扈兰花姑娘比唐渊更放得开,搂住唐渊不松手了。
她口中呢喃,这次见面,可能是最后一次见面了。舍不得分开。
——
后半夜了,三位大将军偷偷摸摸钻进地道。
“皇后在哪呢?她是怎么跑出来的?”
唐渊最害怕三个地方。
一个是深水区,会让他觉得心提到了嗓子眼,无底深渊里藏着什么无法抵抗的巨兽,一口就把人给吞了,如若这里还波涛汹涌,那就更可怕了。
还有就是地势较高的地方会让他感觉到头晕目眩。
最后就是这种密闭狭窄的空间,一来到这狭窄的地道里,唐渊就觉得呼吸苦难,浑身不得劲。那种感觉难以描述,总是莫名恐惧。
“在里面。”
扈兰花爬在最前面,白恪跟在后面,王天鹏龇牙咧嘴跟着白恪,唐渊落在最后面,他还话最多。
硬着头皮爬行大约一刻钟,前面终于看到了亮光。
还好,这里面有一个空间相当大的密室,据说这是一个古墓,挖地道的时候无意间挖到的。
唐琪坐在一块石头上,身边站着两个孩子,和一个大腹便便的女人,女人十分漂亮,应该就是王天鹏朝思暮想的女人吧。可是……,唐渊计算了一下时间,突然觉得不妙。王天鹏已经好久没回洛阳了,他的小媳妇……怎么会怀孕呢?再仔细计算一下时间,还是来不及啊。

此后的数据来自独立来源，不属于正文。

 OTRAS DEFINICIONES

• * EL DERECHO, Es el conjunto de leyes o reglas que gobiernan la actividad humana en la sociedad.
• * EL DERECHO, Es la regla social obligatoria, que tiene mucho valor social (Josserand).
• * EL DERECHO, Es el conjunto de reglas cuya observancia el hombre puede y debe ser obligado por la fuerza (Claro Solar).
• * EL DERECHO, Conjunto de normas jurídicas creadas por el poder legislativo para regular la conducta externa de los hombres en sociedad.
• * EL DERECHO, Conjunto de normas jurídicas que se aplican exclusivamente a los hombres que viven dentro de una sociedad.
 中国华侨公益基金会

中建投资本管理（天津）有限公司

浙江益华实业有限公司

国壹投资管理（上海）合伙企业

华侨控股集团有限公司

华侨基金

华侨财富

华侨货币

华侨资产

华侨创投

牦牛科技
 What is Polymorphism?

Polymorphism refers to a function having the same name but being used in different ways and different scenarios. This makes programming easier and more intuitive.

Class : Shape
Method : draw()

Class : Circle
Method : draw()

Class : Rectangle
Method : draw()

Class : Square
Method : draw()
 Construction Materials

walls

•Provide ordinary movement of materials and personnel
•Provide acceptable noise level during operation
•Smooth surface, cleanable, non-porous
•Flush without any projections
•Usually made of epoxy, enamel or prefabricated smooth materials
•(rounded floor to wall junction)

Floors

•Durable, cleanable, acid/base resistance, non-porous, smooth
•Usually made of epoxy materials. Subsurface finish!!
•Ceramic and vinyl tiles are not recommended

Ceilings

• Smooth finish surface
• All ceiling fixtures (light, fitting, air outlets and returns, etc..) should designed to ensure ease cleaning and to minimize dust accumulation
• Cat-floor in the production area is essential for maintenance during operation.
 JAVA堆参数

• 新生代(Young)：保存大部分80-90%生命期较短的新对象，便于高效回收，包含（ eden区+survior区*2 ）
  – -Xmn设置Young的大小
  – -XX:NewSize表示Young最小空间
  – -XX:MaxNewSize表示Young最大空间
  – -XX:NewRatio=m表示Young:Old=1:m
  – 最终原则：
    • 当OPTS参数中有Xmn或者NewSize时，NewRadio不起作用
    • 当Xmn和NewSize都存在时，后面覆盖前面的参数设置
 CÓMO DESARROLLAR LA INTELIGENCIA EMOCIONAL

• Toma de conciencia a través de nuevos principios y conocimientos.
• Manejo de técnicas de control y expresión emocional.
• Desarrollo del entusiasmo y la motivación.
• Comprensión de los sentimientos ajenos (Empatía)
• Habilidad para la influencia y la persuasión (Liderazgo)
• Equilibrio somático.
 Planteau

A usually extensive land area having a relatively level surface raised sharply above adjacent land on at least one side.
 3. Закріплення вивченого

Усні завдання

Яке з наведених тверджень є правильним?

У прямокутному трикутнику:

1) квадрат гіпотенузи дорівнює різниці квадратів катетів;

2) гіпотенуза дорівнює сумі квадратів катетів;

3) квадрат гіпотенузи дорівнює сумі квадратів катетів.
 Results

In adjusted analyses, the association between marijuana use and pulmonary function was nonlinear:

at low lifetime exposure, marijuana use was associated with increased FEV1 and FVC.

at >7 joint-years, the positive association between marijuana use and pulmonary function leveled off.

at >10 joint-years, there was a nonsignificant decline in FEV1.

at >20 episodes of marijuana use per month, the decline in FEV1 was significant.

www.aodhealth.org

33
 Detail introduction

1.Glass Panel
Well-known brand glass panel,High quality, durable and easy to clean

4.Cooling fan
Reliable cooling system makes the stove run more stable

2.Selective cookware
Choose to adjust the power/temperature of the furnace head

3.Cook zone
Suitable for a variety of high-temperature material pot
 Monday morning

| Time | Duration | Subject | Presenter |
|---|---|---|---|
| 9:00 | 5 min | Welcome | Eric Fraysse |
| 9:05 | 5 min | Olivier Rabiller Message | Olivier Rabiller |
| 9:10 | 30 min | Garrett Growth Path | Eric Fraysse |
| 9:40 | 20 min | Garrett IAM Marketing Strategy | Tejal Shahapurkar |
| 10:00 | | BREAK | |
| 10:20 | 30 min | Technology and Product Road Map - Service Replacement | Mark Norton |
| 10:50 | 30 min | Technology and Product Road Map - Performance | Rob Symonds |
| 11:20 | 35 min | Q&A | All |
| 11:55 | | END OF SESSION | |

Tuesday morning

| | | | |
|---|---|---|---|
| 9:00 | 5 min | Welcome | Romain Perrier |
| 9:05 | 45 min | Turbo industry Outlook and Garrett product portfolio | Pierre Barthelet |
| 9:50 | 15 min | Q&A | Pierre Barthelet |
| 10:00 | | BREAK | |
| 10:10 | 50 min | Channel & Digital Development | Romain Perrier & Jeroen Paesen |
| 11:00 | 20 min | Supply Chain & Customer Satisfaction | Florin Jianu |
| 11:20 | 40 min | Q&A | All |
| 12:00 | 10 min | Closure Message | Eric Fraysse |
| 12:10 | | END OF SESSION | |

可是人家王天鹏没表现出意外来,还喜笑颜开地晃了晃头,看来这小子秘密回过洛阳,又或者他曾经把媳妇秘密接来过幽州?他总不会是不懂吧?不可能,他比唐琪还大三岁呢,怎么可能不懂!
这个王天鹏有的时候挺像王操天,有的时候又一点儿也不像。
打仗的时候,上来一股狠劲儿,挺猛。可是不打仗的时候,是一个不正经的家伙。按理说,他与唐琪还真有点血缘关系,因为他的姥姥与唐琪的姥姥是表姐妹。这并不奇怪,祁东阳和王操天本来就是好哥们,他们的媳妇之间比较亲近并不令人感动意外。但是到了他们这一代,亲戚关系可就远了许多,可是王天鹏总是大言不惭地说唐琪是他大表姐。这就不太合适了,捋八竿子最多也是个表妹。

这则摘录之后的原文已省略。